[Tasks and exercises]
(A) Answer these questions using the passage on DOE's role in coordinating environmental reviews:
(i) Which section requires DOE to act as the lead agency for coordinating Federal authorizations and related environmental reviews?
(ii) With what agreement is the proposed rule said to be consistent when it modifies the 2008 interim final rule?
(iii) When applications are filed with one of the PMAs, which body is expected to be the NEPA lead agency?
(B) Translate this sentence from the passage on DOE's role in coordinating environmental reviews into Spanish: "Similarly, when applications are filed with one of the PMAs, the PMA is expected to be the NEPA lead agency."
(C) Continue the passage on DOE's role in coordinating environmental reviews, starting right after its final sentence.

In order for the single environmental review document to be effective at accelerating the approval process and eliminating duplication, it would also be helpful for DOE to create a comprehensive schedule for participating agencies. To accomplish this, the DOE should clearly define the roles that various entities will play within the approval process. This approval process could identify opportunities to expedite the process, such as opportunities to conduct joint public comment periods and public hearings when multiple agencies must consider the same or similar issues.

On the other hand, CPUC supported the rule's provision that DOE and the permitting entities responsible for issuing Federal authorizations will jointly decide the appropriate lead agency for NEPA purposes, but asked clarification of when DOE itself would be the lead agency.

DOE Response

Section 216(h)(2) requires DOE to act as the lead agency for the purposes of coordinating all applicable Federal authorizations and related environmental reviews of a facility. The phrase “for the purposes of coordination” of environmental reviews limits DOE's responsibility to coordination and does not require DOE to compile the environmental review document. It would be inefficient for DOE, rather than the agency with the most significant land management interests related to a Qualifying Project and with the most relevant subject matter expertise, to compile the document, particularly in those cases where DOE has no permitting role.

Consistent with the 2009 MOU, the proposed rule modifies the 2008 interim final rule to clarify the process by which DOE will coordinate the selection of the lead agency for compiling a single environmental review document and a consolidated administrative record for qualifying projects.

With respect to CPUC's request for clarification, DOE anticipates it will be the Lead Agency when an application for a Federal authorization has been submitted to DOE. DOE is responsible for authorizing exports of electricity under FPA section 202(e) (16 U.S.C. 824a(e)), and issuing Presidential permits for the construction, operation, maintenance and connection of electric transmission facilities at the international border pursuant to Executive Order (EO) 10485, as amended by EO 12038. Generally, when DOE is considering such Presidential permit applications it is the NEPA lead agency and anticipates that it will continue to be the Lead Agency under those circumstances. Similarly, when applications are filed with one of the PMAs, the PMA is expected to be the NEPA lead agency.

[Data extract]
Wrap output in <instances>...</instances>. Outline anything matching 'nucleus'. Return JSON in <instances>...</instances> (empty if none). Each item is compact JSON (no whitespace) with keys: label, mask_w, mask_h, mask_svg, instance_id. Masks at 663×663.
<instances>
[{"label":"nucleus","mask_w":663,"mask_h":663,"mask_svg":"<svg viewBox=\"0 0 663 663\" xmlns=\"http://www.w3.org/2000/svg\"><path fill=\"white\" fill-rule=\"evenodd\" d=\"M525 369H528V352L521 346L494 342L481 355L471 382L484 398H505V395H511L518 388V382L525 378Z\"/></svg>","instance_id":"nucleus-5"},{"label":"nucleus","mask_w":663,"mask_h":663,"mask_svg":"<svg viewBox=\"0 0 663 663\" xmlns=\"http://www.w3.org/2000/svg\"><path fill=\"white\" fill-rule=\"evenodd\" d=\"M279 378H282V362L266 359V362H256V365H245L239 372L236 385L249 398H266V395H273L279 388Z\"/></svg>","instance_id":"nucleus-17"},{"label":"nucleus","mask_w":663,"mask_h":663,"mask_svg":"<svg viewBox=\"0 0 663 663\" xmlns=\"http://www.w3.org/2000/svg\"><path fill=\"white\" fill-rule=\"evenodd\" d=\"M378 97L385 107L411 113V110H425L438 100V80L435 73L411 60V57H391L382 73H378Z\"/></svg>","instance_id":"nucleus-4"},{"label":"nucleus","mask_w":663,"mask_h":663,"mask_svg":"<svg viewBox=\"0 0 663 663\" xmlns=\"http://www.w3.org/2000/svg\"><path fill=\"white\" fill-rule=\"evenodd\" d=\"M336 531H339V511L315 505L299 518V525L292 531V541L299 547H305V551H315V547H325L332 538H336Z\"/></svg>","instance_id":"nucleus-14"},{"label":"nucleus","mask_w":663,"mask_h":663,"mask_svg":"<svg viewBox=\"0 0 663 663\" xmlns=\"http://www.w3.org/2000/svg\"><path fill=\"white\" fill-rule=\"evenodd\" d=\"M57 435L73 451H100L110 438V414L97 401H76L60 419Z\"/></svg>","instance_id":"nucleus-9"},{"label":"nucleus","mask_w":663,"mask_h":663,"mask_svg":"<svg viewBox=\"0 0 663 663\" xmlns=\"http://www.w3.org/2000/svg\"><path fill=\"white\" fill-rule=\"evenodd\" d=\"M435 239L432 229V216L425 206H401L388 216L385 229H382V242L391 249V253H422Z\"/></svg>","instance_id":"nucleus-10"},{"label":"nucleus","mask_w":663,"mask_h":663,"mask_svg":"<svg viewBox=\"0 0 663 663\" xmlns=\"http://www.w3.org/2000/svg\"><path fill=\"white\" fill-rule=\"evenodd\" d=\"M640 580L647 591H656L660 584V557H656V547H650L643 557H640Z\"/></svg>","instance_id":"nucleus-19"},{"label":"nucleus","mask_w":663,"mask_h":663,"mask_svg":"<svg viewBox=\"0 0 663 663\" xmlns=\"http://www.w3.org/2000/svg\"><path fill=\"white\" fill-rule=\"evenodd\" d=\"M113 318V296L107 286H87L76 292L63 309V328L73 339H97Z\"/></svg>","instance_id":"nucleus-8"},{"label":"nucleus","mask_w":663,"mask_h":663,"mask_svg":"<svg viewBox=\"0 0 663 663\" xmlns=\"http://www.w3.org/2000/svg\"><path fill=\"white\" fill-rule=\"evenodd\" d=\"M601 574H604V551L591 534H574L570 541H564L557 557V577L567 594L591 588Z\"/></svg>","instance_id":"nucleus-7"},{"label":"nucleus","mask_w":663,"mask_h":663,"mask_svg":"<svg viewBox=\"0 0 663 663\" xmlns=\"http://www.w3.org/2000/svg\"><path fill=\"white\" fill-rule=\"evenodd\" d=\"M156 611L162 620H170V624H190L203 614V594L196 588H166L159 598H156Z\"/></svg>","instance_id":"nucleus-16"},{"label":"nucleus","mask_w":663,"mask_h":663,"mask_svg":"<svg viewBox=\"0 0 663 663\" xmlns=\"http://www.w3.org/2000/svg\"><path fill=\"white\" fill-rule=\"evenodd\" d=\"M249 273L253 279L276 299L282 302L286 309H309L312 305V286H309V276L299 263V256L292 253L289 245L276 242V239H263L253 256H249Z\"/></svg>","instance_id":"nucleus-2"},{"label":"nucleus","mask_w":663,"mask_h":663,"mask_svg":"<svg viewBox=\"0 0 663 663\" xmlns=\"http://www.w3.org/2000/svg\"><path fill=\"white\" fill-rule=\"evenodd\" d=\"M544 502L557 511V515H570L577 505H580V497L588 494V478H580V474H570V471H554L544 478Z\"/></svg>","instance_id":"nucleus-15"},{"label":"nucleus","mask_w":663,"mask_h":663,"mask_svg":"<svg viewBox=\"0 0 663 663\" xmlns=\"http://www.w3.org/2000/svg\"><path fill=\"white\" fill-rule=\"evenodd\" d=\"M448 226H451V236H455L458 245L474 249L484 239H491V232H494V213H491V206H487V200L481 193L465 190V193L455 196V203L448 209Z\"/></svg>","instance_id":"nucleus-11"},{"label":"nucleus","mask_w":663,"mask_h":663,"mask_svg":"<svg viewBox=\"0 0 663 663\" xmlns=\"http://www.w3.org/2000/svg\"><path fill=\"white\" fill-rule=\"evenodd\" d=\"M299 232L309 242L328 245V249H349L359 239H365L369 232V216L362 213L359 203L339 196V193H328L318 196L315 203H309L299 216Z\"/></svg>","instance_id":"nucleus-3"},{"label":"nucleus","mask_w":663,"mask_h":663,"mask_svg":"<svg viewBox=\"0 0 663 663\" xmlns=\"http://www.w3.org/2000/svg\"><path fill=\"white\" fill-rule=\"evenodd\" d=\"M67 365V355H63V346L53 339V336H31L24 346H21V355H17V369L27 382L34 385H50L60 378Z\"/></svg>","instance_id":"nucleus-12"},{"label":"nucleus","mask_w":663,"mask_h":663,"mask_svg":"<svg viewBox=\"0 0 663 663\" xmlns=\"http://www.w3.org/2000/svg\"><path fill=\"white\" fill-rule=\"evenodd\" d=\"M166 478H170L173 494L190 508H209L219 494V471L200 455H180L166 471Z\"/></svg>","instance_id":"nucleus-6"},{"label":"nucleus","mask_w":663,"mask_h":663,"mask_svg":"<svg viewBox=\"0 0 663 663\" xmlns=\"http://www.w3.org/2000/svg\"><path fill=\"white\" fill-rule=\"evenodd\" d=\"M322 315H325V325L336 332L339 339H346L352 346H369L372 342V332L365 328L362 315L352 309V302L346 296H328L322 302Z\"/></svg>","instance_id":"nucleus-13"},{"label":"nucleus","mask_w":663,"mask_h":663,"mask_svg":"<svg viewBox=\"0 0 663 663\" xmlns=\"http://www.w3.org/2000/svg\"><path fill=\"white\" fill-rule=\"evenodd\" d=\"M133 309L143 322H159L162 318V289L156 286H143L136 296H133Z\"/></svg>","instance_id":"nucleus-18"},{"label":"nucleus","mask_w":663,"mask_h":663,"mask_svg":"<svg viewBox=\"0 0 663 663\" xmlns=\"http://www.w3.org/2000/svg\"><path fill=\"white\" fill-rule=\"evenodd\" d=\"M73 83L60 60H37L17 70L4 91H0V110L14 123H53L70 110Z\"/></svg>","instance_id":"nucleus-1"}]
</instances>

[Answer set]
(A)
(i) Section 216(h)(2).
(ii) The 2009 MOU.
(iii) The PMA.

(B) De manera similar, cuando se presentan solicitudes ante una de las PMA, se espera que la PMA sea la agencia principal a efectos de la NEPA.

(C)
When DOE is not a permitting entity, however, the 2009 MOU provides a mechanism for DOE to coordinate the selection of a Lead Agency for qualifying projects. The selection will reflect the agency with the most significant land management interests related to a Qualifying Project, or the agency recommended by other participating agencies impacted by the project. This agency would be the Lead Agency for preparing NEPA compliance documents and other analyses required to comply with all environmental and cultural statutes and regulations under Federal law. This approach is consistent with FPA section 216(h)(2), as explained above. Consistent with section 216(h)(5)(A), however, DOE clarifies that its role as coordinator for the Federal authorization process will be much broader and more involved than simply acting as a clearing house and repository for environmental compliance information. DOE will establish a central source of information about section 216(h) activities and provide for public access to the information available from participating and cooperating agencies, as well as a schedule for each qualifying project. The Web site will be accessible through http://www.oe.energy.gov/​Fed_​transmission.htm. DOE also intends to be actively engaged in the coordination of Federal authorizations, including the establishment of timeframes for the submission of information, the scheduling of environmental scoping meetings, and appropriate milestones and deadlines.

G. Lead Agency Responsibilities

Section 900.7 delineates the responsibilities of the lead agency under the rule. These tasks include: Establishing and implementing preapplication consultation procedures, consulting with cooperating agencies, establishing a schedule, preparing a unified environmental review document, maintaining a consolidated administrative record, and other responsibilities enumerated in the rule.

In addition, section 900.7(i) provides that, to the extent practicable and consistent with Federal law, the Lead Agency may establish a procedure to Start Printed Page 77437consolidate costs recoverable from the applicant to reimburse Federal agencies for costs incurred, issue bills for collection, and disburse funds to the appropriate Federal agencies.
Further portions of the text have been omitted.